* [PAGE EXTRACT]:
Once in South Korea, he began experimenting with the propaganda style he was accustomed to, using slogans like ”Destroy capitalism!” and picturing tiny South Korean soldiers running away from the North Korean Army. His satirical and provocative work in the South quickly caught widespread attention for the ways in which it captured the North Korean military propaganda aesthetic with a sharp satirical twist. Such as Kim Jong Il, painted in pink and wearing tracksuit bottoms, Kim Il Sung with a flower in his hair, or Kim Jong Un wearing Mickey Mouse ears.
”When I Iived in North Korea, I did whatever the political party and government told me to do. We were all educated to be loyal to Kim Il Sung and Kim Jong Un,” he says. “If North Korea was like South Korea is today, I would have stood up and protested.
”As the happiest nation in the world, we were struggling to live every day. So I was curious as to how the people in ‘rotten capitalist countries’ were living.”
“If North Korea was like South Korea is today, I would have stood up and protested” – Sun Mu
Sun Mu was one of the few artists creating propaganda posters in the military, but due to the famine of 1994 – 1998, he fled North Korea at the age of 26. Like many other North Koreans, he swam across the Tumen river at night to China, travelling to Laos, and Thailand, before reaching South Korea.
”I went to the border to get help from my relatives who were already living in China but it didn’t turn out as expected. I entered China thinking that I would return to North Korea (after earning some money),” Sun Mu reveals.
”But I realised that it isn’t right for people to live without status, position, or worth in society. So instead of going back to North Korea where I would die, I headed to South Korea.”
The freedom to have political and artistic expression in South Korea gave him the space to create paintings filled with stark, satirical messages of the North Korean regime, but it also attracted controversy and treated the safety of his family still living in North Korea. Under the “Three Generations of Punishment”, three generations of a family can be disciplined by the North Korean government if a relative has gone against the state in any way.
At his first exhibition in Seoul, South Korean visitors reported to the police that Sun Mu was spreading Communist ideologies through his paintings. It seemed that even South Koreans were not used to satirical paintings which featured Kim Jong Un or Kim Jong Il, and that any art piece with the leaders is often be interpreted as Communist propaganda.
”You think you are speaking the same language in South Korea, but you’re not really. A 70-year-long division creates a cultural divide. If there is no understanding between the two sides, that brings misunderstanding and hatred,” he explains.
“Leaders”Sun Mu
Sun Mu is no stranger to controversy. In his documentary, I am Sun Mu, directed by Adam Sjoberg, his exhibition, Red, White, Blue – named after the colours of the North Korean flag, which took place in Beijing, where art is heavily regulated – allowed visitors to step on the portraits of North Korean leaders with Santa Claus hats. His portrait of Kim Il Sung standing below an upside down North Korean flag, with the text ”God of Korea”, was pulled from the Busan Biennale in 2008 for a fear of an uproar.
With talks on peace or denuclearisation taking place, Sun Mu’s work still captures what many miss when speaking about North Korea; that the details and magnitude of intolerable human suffering are so often overlooked. As mainstream attention gravitates towards nuclear bombs or Kim Jong Un meeting Trump.

* [SET TASKS]:
1. According to the article on Sun Mu, what river did he swim across at night to reach China?
2. Return every line of the records that contains the word "positioned".

* [LISTING]:
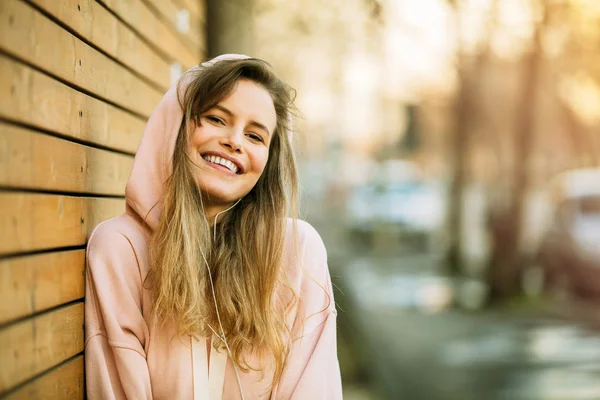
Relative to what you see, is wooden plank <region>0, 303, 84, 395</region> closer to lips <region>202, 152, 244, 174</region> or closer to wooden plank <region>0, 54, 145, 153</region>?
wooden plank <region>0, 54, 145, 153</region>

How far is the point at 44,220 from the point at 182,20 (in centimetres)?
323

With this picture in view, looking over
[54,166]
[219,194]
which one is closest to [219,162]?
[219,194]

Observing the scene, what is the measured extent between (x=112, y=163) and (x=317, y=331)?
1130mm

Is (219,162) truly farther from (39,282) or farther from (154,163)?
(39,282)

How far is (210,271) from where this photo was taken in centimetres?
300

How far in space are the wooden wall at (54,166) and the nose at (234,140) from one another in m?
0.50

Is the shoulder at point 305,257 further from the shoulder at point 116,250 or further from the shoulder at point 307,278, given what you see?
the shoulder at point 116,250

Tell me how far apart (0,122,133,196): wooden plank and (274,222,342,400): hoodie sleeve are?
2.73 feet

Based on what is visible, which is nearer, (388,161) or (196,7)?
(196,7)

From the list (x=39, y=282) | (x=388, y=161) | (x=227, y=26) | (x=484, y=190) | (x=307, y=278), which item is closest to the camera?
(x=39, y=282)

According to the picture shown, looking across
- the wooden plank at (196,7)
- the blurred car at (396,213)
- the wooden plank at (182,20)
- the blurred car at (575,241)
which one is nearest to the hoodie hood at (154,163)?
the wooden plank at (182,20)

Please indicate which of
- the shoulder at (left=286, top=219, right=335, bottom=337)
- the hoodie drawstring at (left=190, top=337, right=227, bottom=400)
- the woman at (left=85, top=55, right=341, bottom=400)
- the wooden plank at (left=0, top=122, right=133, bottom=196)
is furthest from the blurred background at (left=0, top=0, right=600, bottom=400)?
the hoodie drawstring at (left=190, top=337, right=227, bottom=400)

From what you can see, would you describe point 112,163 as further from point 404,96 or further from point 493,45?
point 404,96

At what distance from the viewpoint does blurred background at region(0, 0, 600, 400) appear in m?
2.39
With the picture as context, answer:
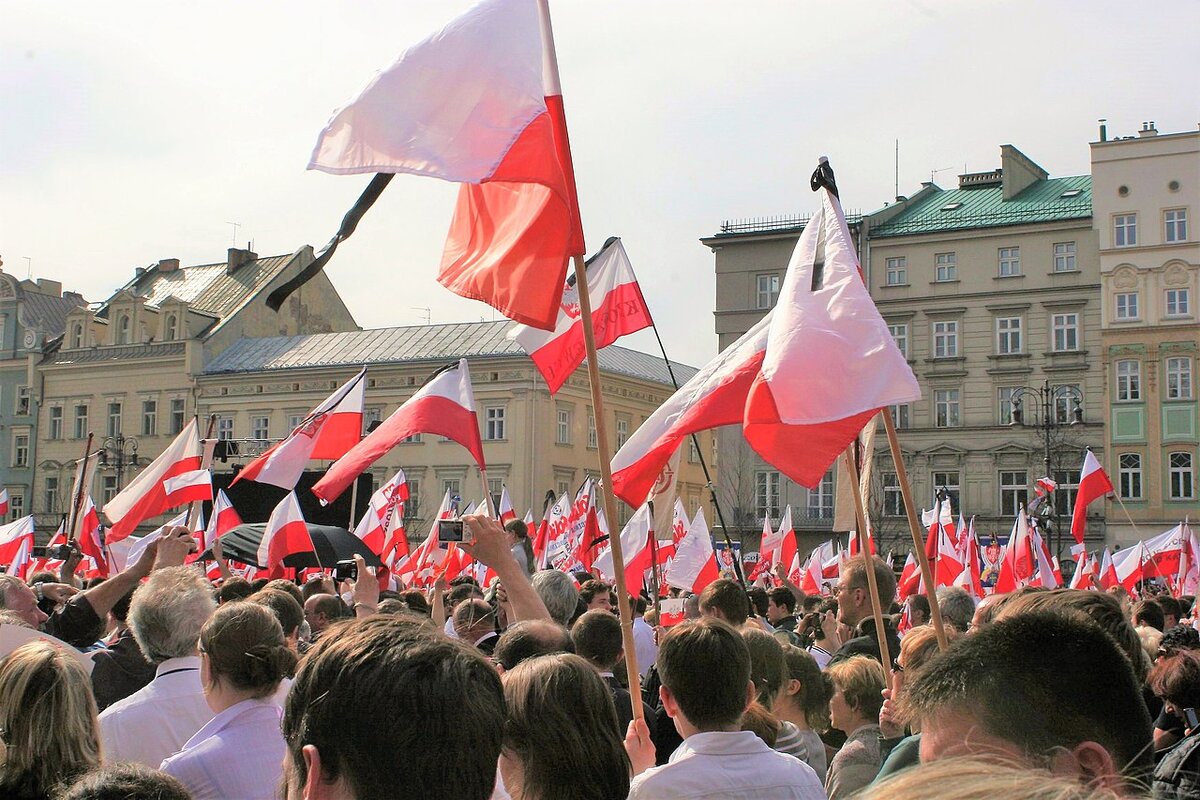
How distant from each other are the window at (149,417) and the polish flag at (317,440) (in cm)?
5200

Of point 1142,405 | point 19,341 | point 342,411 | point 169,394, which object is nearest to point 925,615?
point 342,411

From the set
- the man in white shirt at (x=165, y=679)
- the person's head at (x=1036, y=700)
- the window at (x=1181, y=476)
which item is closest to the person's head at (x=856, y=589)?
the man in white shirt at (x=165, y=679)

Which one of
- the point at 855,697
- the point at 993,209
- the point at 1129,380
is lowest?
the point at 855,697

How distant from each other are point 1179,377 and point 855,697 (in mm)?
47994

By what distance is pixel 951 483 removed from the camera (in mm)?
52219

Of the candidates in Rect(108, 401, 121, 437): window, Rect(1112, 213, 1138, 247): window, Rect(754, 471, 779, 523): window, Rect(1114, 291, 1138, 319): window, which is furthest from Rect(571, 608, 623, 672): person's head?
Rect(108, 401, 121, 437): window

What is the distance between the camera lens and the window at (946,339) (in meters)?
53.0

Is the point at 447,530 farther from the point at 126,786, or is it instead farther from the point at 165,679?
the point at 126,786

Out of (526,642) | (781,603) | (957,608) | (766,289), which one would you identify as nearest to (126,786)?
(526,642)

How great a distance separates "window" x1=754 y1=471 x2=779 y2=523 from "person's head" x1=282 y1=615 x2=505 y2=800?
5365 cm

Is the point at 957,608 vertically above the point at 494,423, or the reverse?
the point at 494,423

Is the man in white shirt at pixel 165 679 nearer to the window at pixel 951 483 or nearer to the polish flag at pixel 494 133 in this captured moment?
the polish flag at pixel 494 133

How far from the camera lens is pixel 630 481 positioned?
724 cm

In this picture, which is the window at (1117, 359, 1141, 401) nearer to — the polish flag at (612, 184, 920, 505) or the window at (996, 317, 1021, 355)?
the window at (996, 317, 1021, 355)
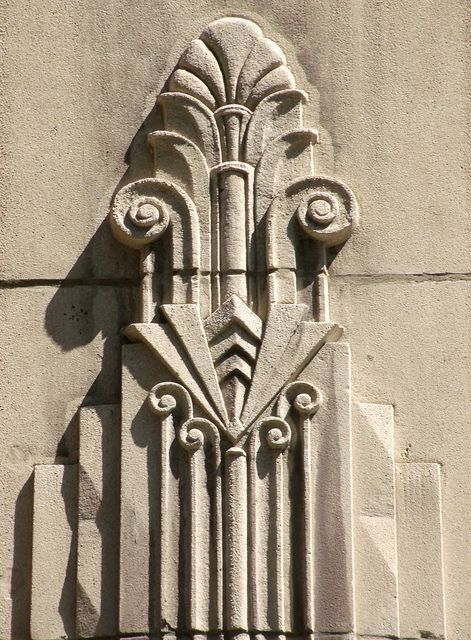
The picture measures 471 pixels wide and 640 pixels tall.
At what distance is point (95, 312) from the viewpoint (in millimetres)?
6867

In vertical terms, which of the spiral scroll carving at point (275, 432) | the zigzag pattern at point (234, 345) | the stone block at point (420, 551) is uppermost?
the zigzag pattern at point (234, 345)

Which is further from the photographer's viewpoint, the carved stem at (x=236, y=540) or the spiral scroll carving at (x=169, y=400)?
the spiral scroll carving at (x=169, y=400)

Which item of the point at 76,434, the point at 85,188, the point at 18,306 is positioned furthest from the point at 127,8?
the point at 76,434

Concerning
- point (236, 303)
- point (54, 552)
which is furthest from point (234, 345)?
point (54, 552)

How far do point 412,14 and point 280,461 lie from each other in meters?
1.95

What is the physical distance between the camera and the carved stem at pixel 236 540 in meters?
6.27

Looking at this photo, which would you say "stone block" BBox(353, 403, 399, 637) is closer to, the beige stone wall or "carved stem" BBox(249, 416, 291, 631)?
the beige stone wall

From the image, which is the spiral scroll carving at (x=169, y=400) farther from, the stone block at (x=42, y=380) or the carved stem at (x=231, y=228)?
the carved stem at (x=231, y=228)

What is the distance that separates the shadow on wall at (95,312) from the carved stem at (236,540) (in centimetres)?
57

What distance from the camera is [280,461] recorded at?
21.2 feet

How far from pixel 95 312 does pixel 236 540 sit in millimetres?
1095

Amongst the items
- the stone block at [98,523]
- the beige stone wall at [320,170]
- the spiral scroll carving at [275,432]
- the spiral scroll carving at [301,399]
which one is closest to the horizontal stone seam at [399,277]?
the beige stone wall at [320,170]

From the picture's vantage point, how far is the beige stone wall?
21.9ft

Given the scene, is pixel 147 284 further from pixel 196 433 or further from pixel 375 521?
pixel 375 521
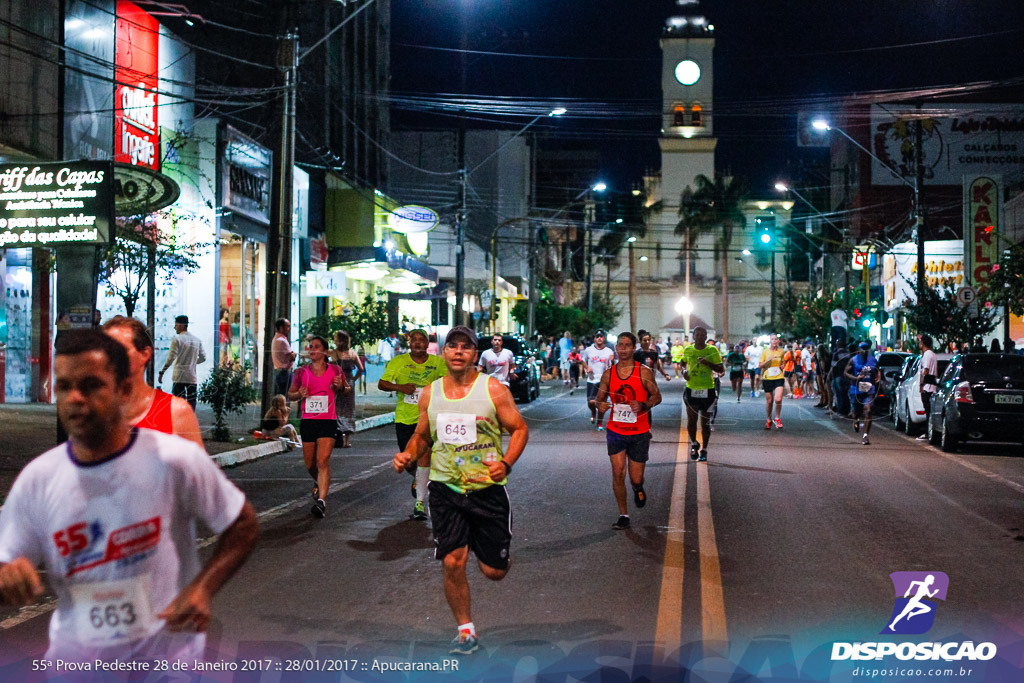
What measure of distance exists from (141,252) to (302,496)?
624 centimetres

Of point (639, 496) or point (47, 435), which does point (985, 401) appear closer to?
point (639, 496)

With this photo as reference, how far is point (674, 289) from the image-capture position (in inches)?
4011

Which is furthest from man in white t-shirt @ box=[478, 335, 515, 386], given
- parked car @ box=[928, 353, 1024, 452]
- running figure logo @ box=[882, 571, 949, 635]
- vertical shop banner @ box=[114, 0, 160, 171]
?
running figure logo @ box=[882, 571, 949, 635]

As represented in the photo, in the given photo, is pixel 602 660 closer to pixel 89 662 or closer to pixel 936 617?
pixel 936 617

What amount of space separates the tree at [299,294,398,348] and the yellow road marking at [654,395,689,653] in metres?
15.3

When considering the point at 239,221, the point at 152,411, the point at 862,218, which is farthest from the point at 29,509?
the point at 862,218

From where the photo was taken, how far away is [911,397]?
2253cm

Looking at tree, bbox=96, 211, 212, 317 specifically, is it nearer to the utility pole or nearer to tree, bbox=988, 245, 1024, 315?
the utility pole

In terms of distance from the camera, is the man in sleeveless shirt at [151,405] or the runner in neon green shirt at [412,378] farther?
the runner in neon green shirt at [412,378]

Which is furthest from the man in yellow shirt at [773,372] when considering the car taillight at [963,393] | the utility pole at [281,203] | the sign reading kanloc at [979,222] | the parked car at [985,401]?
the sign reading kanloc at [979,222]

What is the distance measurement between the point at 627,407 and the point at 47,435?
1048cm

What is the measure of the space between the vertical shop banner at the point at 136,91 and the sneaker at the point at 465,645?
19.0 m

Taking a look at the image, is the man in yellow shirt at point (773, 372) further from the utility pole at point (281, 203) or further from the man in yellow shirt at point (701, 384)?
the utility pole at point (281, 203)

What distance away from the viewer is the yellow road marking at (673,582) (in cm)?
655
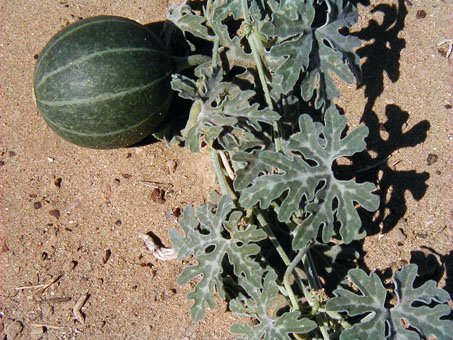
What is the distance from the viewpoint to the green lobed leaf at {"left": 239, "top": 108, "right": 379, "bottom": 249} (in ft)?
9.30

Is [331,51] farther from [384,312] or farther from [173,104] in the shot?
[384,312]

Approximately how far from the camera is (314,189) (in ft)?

* [OUTPUTS IN ORDER]:
1. The Tumen river.

2.
How far from the camera lens is pixel 630 481 positioned?
Which item of the point at 76,434, the point at 85,188, the point at 18,306 is positioned furthest from the point at 127,8?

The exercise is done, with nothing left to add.